[Start of section]
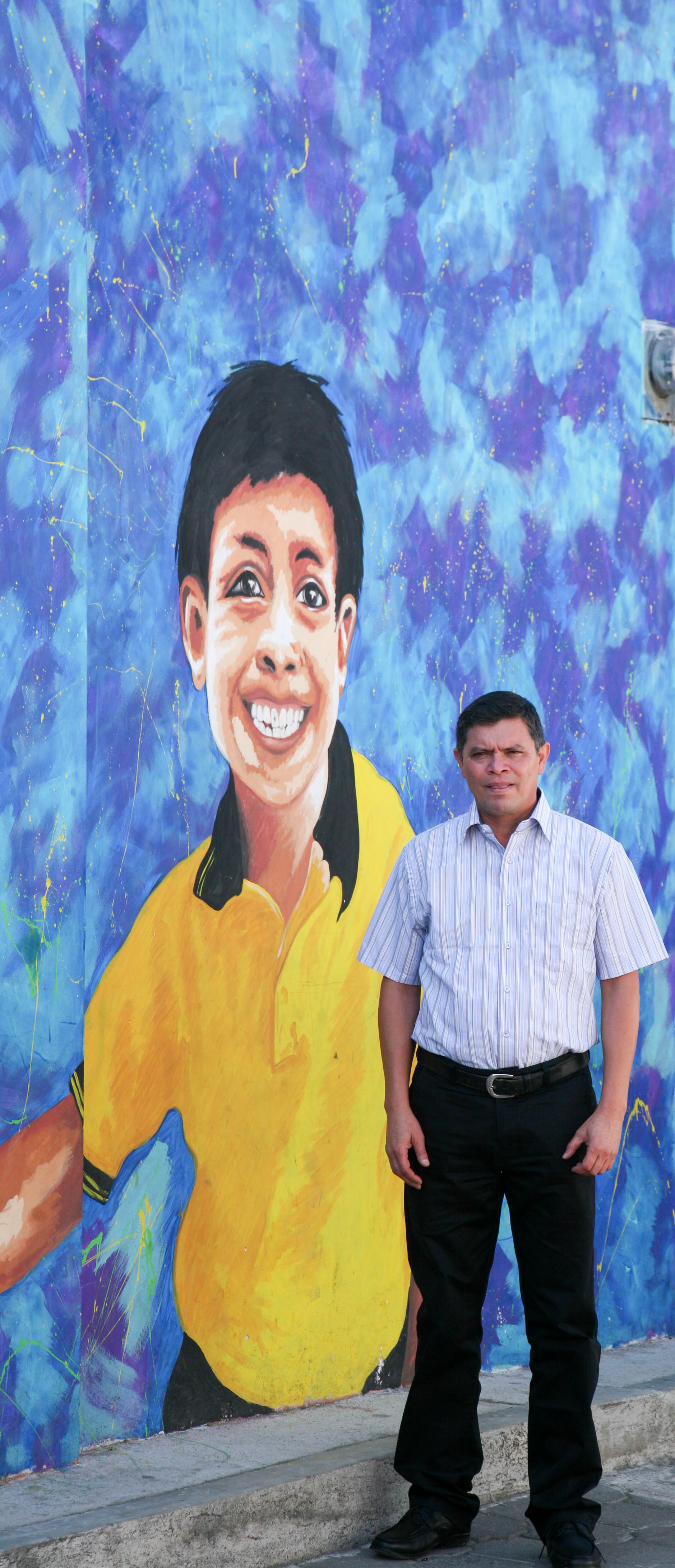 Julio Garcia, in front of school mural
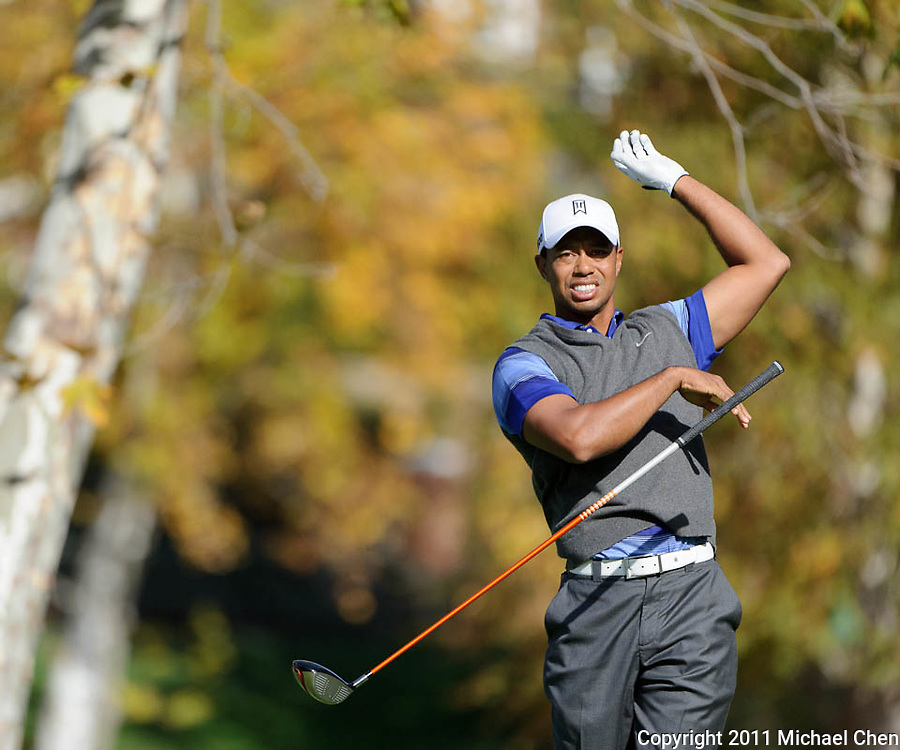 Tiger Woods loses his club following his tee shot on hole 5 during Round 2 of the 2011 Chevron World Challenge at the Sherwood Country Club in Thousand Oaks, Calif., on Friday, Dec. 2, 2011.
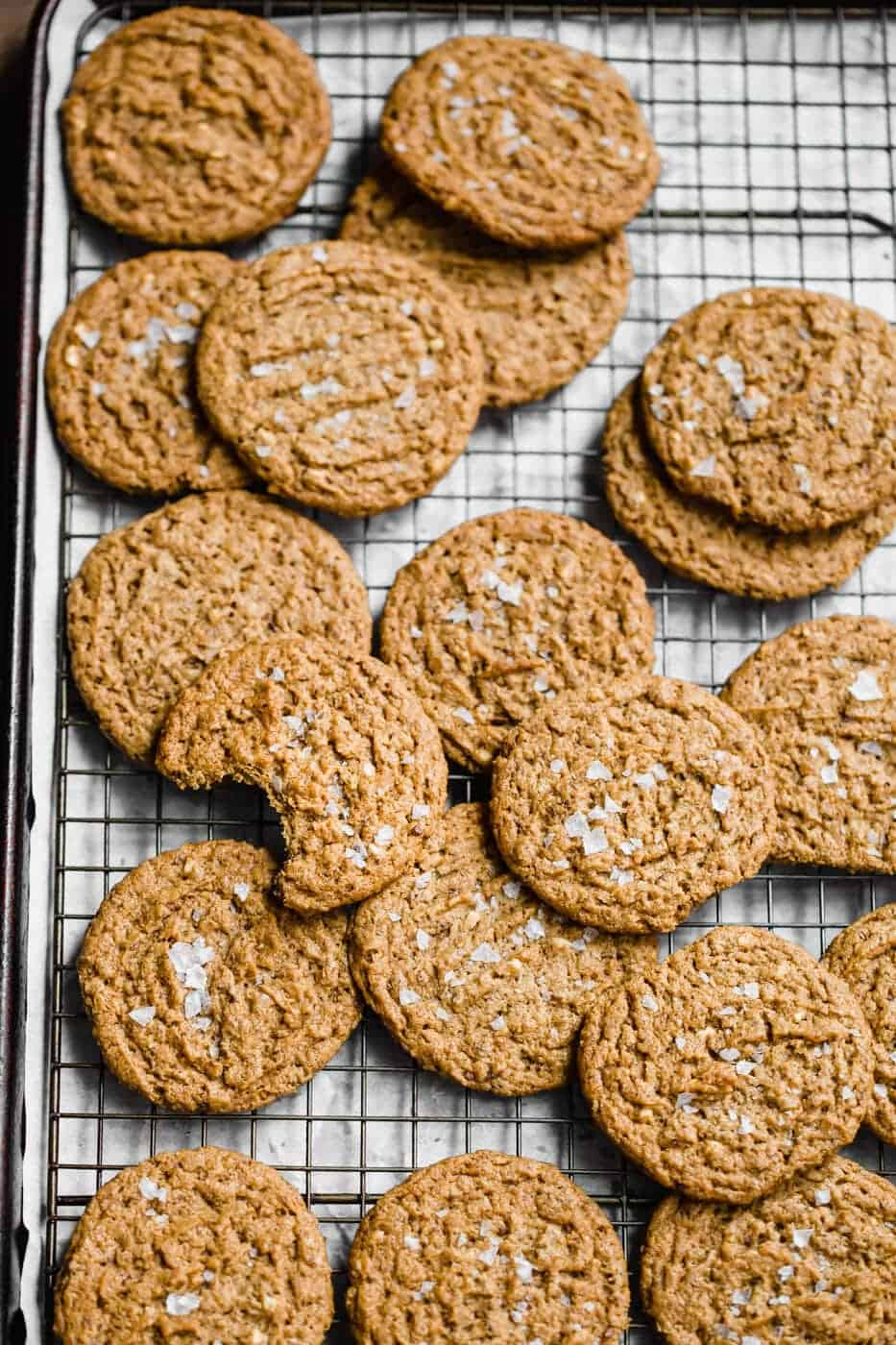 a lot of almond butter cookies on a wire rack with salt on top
[End of section]
- _Task directions_
Give the listing again exactly, minus its images.

- _Exercise solution_
 Julio Garcia, in front of school mural
 Tiger Woods loses his club following his tee shot on hole 5 during Round 2 of the 2011 Chevron World Challenge at the Sherwood Country Club in Thousand Oaks, Calif., on Friday, Dec. 2, 2011.
 a lot of almond butter cookies on a wire rack with salt on top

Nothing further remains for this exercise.